見た目も最後に見た数日前――彼の有罪判決が下った日――と殆ど変わりが無い。
「いや、用というか……。その、キミが――」
何と言い表して良いか分からず、言い淀む私を見て彼は笑った。
下卑たものではない自然な笑みは、まるで憑き物が落ちたかのようだ。
「ま、分かってんだけどね。こう言いたいんでしょ?『何故ピエロのメイクを落とさないのだね?』ってさ」
「……その通りだ」
自分の声色で告げられたそれは、まさにここへ来た理由に他ならなかった。
硝子越しに向かいあう猿代草太の姿は、数日前と服装以外何も変わっていない。白と青の囚人服に身を包み、下ろした前髪の間から見える顔は人工的な白に覆われ、目の下には涙型の模様が描かれている。

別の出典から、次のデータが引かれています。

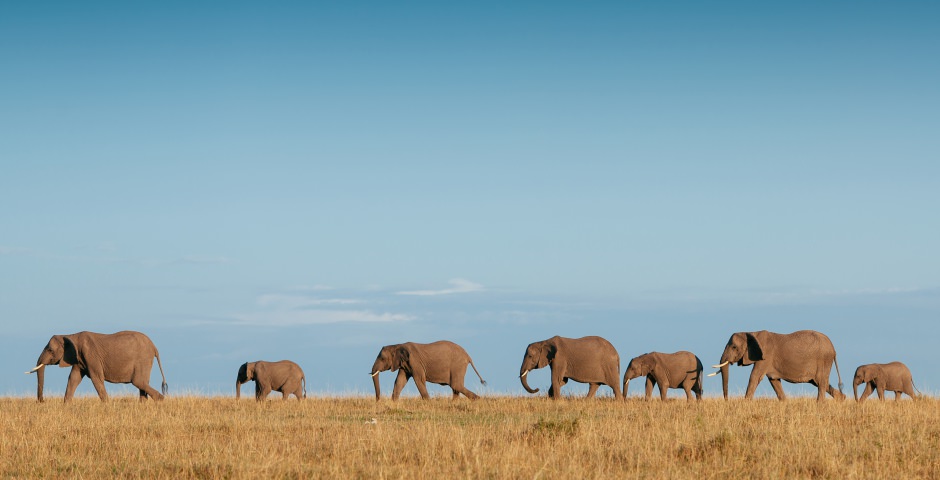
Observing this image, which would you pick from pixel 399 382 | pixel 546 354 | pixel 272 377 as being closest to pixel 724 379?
pixel 546 354

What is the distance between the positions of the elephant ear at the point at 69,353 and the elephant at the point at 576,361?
12.6 meters

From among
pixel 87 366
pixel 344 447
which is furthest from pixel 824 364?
pixel 87 366

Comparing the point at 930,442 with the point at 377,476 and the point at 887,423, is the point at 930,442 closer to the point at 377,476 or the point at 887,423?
the point at 887,423

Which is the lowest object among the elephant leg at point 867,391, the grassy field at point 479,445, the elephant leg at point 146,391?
the elephant leg at point 867,391

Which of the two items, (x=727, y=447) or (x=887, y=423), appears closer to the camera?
(x=727, y=447)

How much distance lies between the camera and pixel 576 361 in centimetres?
3030

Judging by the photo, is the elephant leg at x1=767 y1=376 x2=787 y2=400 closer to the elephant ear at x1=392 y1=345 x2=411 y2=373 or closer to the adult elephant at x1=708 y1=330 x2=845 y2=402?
the adult elephant at x1=708 y1=330 x2=845 y2=402

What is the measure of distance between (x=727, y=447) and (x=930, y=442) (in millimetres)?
3403

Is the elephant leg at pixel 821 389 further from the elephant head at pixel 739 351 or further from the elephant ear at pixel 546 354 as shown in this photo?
the elephant ear at pixel 546 354

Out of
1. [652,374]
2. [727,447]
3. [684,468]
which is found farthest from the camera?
[652,374]

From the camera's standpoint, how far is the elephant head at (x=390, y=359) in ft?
105

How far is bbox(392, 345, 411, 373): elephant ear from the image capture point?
104 ft

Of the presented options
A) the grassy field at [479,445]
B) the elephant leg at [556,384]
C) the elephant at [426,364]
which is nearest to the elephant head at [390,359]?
the elephant at [426,364]

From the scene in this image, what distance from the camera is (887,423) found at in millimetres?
19062
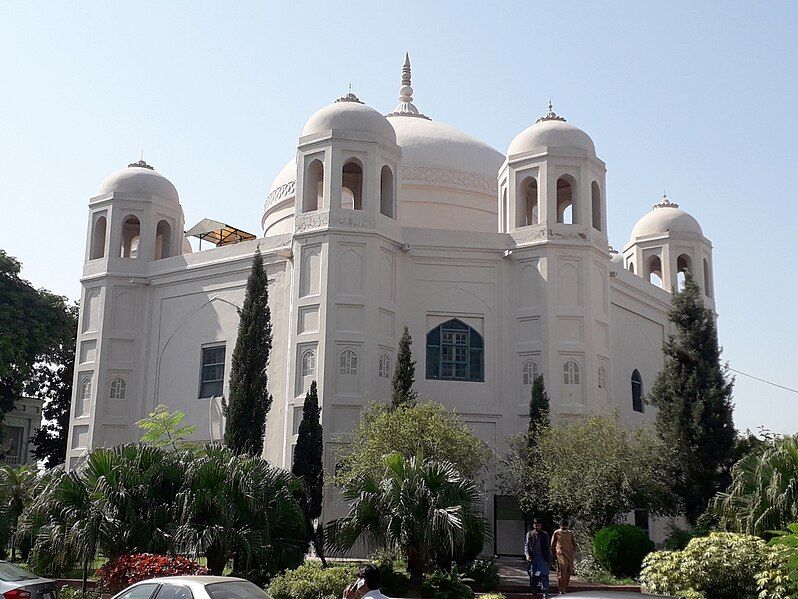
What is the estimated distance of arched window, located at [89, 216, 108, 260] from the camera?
33.8 metres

逮捕された時から裁判を終え、今に至るまで――彼は誰にもまだ素顔を晒していない。裁判資料にあった写真も、今思えば張り付けた様な笑顔のものだった。
「教えても良いけどさ、別に」
でも、と彼は付け加える。
「理解できないだろうよ。御剣検事、アンタじゃね」
「……ム」
「理解されたくも無いけど」
彼の罪を暴いた時と比べて、随分と雰囲気が丸く最初に出会った時と近くなった様に感じられる。しかし、メイクの所為だろうか、やはりその本心が分からない。彼の言う通り、私では理解が出来ないのかもしれない。
「で、どうする?それでも聞きたい?」
「ああ。聞かせて欲しい」
「モノ好きだね」
ククッ、と喉の奥で彼は笑う。
「これはね、アンタ達用なんだ」
「私達用……」
「そう、アンタ達に見せるのはここまでだって意味。それだけ」
「……」
「ああ、誤解されちゃ困るから言っておくけど……、別に取り調べや裁判で何か隠してた訳でも何でもないぜ」
「だろうな。キミの受け答えからその様子は窺えなかった。ここでの態度や振る舞いについても聞いている。模範囚と言っても差支えないだろう」
「そりゃあどうも。ま、俺にはどうでも良いけどね、そんな事」
ふう、と溜息を吐く音だけが聞こえる。時計を窺うと、面会時間の残りはあまりない。
「最後に一つ、良いだろうか」
「いいけど……」
「先ほど君は、そのメイクは私達用だと言ったが……、ではそれが必要ない相手がいるのだろうか」
彼の素顔に、本心に触れる事の出来る人物。心当たりはある。しかし――。
「聞かなくても分かってるんじゃないの?天才検事サン」
「……一人は確信している」
「一人は?変な言い方するね。一人だけじゃん、どう考えても」
呆れたように肩をすくめる。その動作はまるで、鏡を見ているかの様に私にそっくりだ。
「……」
既にロジックは繋がっている。しかし、それを告げても良いものかの判断がつかない。
けれども、これが真実の筈なのだ。すう、と息を吸い込み、それを声にする。
「確かに一人しかいない。……だが、私の考えが正しければ、もう一人いる筈だ。いや、いた筈だと言うべきか」
「……」
薄く笑った表情は崩れない。遮る様子も、促す様子も無い。
「一人は、鳳院坊了賢。これは合っているだろう」
「ああ、そうだよ」
「そしてもう一人は……恐らく――」
「――『ああ、そうさ。コイツだよ。ホント、天才検事って嫌になるな』……なんてね」
「っ!?」
彼の口から出た声は、私が告げようとした名前――内藤馬乃介のものだった。
それに驚いた私を、彼は満足げに見つめている。
「そこまで分かればもう良いだろう?答えは出たんだ。時間も無いし、終わりで良いだろ」
「……」
「アンタも忙しい身なんだしさ、俺に構ってても仕方ないだろうし。俺だって忙しいんだぜ。この後了賢さんとチェスの続きをするんだから」
「……うム」
何と声をかけるべきなのか分からなかった。何を言っても無意味な気がした。
そもそもここに私が来た事すら、彼にとっては無意味で無価値なのだろう。ピエロのメイクの覆われ、未だに分からない彼の顔がそれを告げている。
「……ああ、そうだ御剣検事」
椅子から立ち上がり、私に背を向けた彼が言う。
「やっぱり、間違いだよアンタの答えは。だってアイツは俺の素顔なんて見た事ないんだから」
「……」
「でも、だから俺は――」
扉が閉まる。面会室に私だけが残された。
「見た事が無い……。本当に、そうだったのだろうか」
それはもう、誰にも分からない。
ただ、彼は見せる事の出来ない親友の為に、ひたすら仮面を被り続けている。